## [Data listing]
== Segment start ==
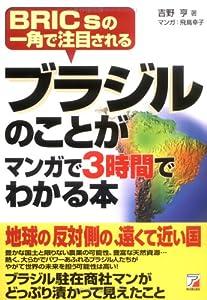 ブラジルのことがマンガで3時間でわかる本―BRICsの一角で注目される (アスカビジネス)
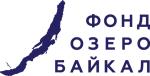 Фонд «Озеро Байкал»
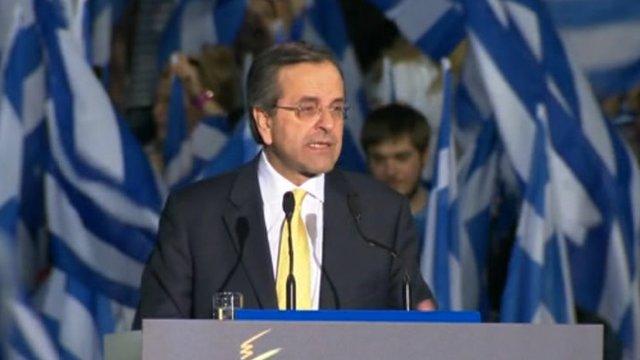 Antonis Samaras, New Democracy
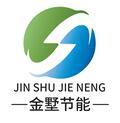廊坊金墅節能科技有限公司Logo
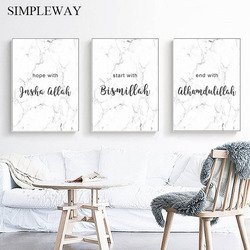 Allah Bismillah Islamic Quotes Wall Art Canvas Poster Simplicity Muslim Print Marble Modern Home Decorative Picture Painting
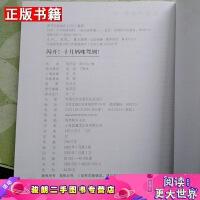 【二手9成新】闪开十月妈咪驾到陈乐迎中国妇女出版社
== Segment end ==
## [Your task]
Working down from the line with "Antonis Samaras, New Democracy", copy each line exactly until the last line of the entries, which is also included. Omit the pictures.

## [Expected answer]
 Antonis Samaras, New Democracy
廊坊金墅節能科技有限公司Logo
 Allah Bismillah Islamic Quotes Wall Art Canvas Poster Simplicity Muslim Print Marble Modern Home Decorative Picture Painting
 【二手9成新】闪开十月妈咪驾到陈乐迎中国妇女出版社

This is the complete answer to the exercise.